Stated goal 1 -> In the passage about Ferrer, on what date did Matteo Morral throw a bomb in front of King Alfonso XIII's wedding carriage?

Extract ->
10. BULLFIGHT. I don’t understand how many people today can find pleasure in seeing animals suffer. This pleasure is a fruit of ignorance. If everyone received the appropriate education, as we do, there would be no more bullfights.
11. MODERN PROGRESS. In our times, there are inventions that are thanks to science and reason. People begin to progress when they abandon old prejudices. Religion is opposed to science. How could it, with Galileo, acknowledge that the earth is stationary and the sun revolves around it?
A free and happy childhood! This is the path on which the fighters for a free and happy humanity will grow up. This was the ideal that Ferrer strove unceasingly. From prison (on the occasion of his first arrest in 1906), he wrote to Professor Heaford:
“After a few months of this humanitarian and scientific education, I have been able to see for myself what kind of men and women will grow up if we give children a rational education. It was a joy to see how the feeling of camaraderie developed between boys and girls in friendship and mutual respect. The most wonderful relationships existed between the teachers and their pupils, as all were imbued with the desire to realize an ideal society based on mutual affection and solidarity.”
Ferrer’s first arrest
One can easily imagine the fear and anger that gripped the priesthood and the government when they saw the extent to which the influence of these genuine Modern Schools was spreading throughout the country. From the pulpits of churches and in clerical and conservative newspapers, Ferrer was portrayed as the worst criminal, the devil in human form; there was no outrage of which this simple, high-minded man had not been accused.
An opportunity had to be found, by any means possible, to neutralize him. And when, on May 31, 1906, Matteo Morral threw a bomb in front of King Alfonso XIII’s wedding carriage—which, as is well known, left the royal couple unharmed—it was only natural that Ferrer would be portrayed as the “intellectual author” of this assassination attempt. “These crimes will be repeated as long as freedom of reading, teaching, and thought is maintained in Spain; it is from this that all these antisocial monsters spring,” wrote a religious magazine, the “HEART OF JESUS” in Bilbao, characteristic of the state of mind of Spanish clericalism.
After spending a year in pretrial detention, Ferrer was brought before a civil court. The prosecution sought by every means possible to secure his death sentence or at least life imprisonment by buying witnesses, forged documents, and influencing judges, jurors, and public opinion. But the court, to at least maintain conventional form, needed proof of his guilt. The prosecutor finally declared that he had no evidence that Ferrer was complicit in the assassination, “but he had the moral certainty of it.”
In one of his letters from prison, Ferrer wrote: “Everyone thinks I will certainly be acquitted, but Becerra del Torro (the public prosecutor) declares that he wants my head because he believes I knew about Morral’s intentions. Who can say who will win: the truth or Becerra del Torro and his Jesuits? Meanwhile, I’m not complaining, because the longer I remain in prison, the more strongly the movement in favor of the Modern School will develop, and I prefer that to be the case.”

Records for the task ->
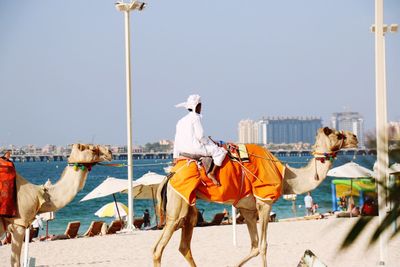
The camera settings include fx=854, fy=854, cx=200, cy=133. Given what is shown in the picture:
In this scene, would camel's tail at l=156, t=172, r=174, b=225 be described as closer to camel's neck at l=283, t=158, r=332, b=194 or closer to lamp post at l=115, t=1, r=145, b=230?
camel's neck at l=283, t=158, r=332, b=194

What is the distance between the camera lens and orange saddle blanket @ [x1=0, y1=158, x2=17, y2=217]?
393 inches

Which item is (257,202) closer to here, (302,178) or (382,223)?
(302,178)

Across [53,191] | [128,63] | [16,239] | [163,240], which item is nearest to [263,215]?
[163,240]

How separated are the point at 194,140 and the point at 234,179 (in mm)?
703

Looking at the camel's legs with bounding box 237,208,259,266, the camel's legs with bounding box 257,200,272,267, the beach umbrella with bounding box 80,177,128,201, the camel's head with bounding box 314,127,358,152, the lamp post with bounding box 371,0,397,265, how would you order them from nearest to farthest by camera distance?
the lamp post with bounding box 371,0,397,265
the camel's legs with bounding box 257,200,272,267
the camel's legs with bounding box 237,208,259,266
the camel's head with bounding box 314,127,358,152
the beach umbrella with bounding box 80,177,128,201

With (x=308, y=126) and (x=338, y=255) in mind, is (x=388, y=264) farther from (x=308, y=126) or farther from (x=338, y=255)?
(x=308, y=126)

Stated goal 2 -> Format the entries as a numbered list, starting with the line that contains "With (x=308, y=126)" and going on through the last line of the entries. Leave out blank lines.

Finished answer 1 -> May 31, 1906.

Finished answer 2 ->
1. With (x=308, y=126) and (x=338, y=255) in mind, is (x=388, y=264) farther from (x=308, y=126) or farther from (x=338, y=255)?
2. (x=308, y=126)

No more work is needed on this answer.